start ENTRIES SUPPLIED
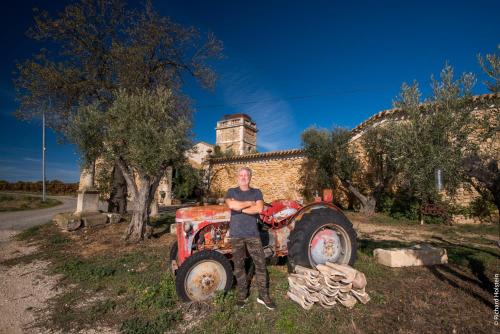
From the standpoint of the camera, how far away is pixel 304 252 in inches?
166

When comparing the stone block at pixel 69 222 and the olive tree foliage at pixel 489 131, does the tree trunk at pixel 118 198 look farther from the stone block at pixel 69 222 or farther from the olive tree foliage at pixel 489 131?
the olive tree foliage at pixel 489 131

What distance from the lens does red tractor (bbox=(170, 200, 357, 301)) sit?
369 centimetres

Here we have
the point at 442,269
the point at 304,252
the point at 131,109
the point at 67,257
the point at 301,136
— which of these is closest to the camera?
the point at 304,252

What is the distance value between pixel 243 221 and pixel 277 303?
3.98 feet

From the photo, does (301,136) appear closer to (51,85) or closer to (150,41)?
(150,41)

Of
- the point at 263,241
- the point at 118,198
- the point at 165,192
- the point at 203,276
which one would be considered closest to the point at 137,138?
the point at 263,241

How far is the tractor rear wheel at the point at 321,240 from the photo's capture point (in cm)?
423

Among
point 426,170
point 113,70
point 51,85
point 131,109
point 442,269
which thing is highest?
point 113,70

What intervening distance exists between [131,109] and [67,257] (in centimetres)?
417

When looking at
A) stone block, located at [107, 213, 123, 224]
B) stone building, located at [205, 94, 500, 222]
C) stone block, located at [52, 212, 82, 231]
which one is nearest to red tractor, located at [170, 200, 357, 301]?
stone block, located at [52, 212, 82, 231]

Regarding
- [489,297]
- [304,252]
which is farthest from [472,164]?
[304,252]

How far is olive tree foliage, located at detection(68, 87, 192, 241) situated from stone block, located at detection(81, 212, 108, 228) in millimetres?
end ENTRIES SUPPLIED
YOUR INSTRUCTIONS –
Print every line of the material above word for word. Omit the pictures.

SOLUTION –
From the standpoint of the camera, how far away is pixel 304 252 in inches?
166

When comparing the stone block at pixel 69 222 and the olive tree foliage at pixel 489 131, does the tree trunk at pixel 118 198 look farther from the stone block at pixel 69 222 or farther from the olive tree foliage at pixel 489 131?
the olive tree foliage at pixel 489 131

What distance from the lens does red tractor (bbox=(170, 200, 357, 301)) sit?
369 centimetres

Here we have
the point at 442,269
the point at 304,252
the point at 131,109
the point at 67,257
the point at 301,136
— which of these is closest to the camera?
the point at 304,252

What is the distance value between pixel 243 221 and pixel 277 303?
3.98 feet

From the photo, does (301,136) appear closer to (51,85) or closer to (150,41)?
(150,41)

Of
- the point at 263,241
- the point at 118,198
- the point at 165,192
- the point at 203,276
which one would be considered closest to the point at 137,138?
the point at 263,241

How far is the tractor rear wheel at the point at 321,240 from the photo's capture point (in cm)?
423

Among
point 426,170
point 113,70
point 51,85
point 131,109
point 442,269
which thing is highest?
point 113,70

What intervening distance exists between [131,109] and [67,257] (in centimetres)?
417

When looking at
A) stone block, located at [107, 213, 123, 224]
B) stone building, located at [205, 94, 500, 222]
C) stone block, located at [52, 212, 82, 231]
which one is nearest to red tractor, located at [170, 200, 357, 301]?
stone block, located at [52, 212, 82, 231]

Regarding
- [489,297]
- [304,252]
which is farthest from [472,164]?
[304,252]

How far is olive tree foliage, located at detection(68, 87, 192, 241) situated from stone block, located at detection(81, 212, 108, 228) in millimetres?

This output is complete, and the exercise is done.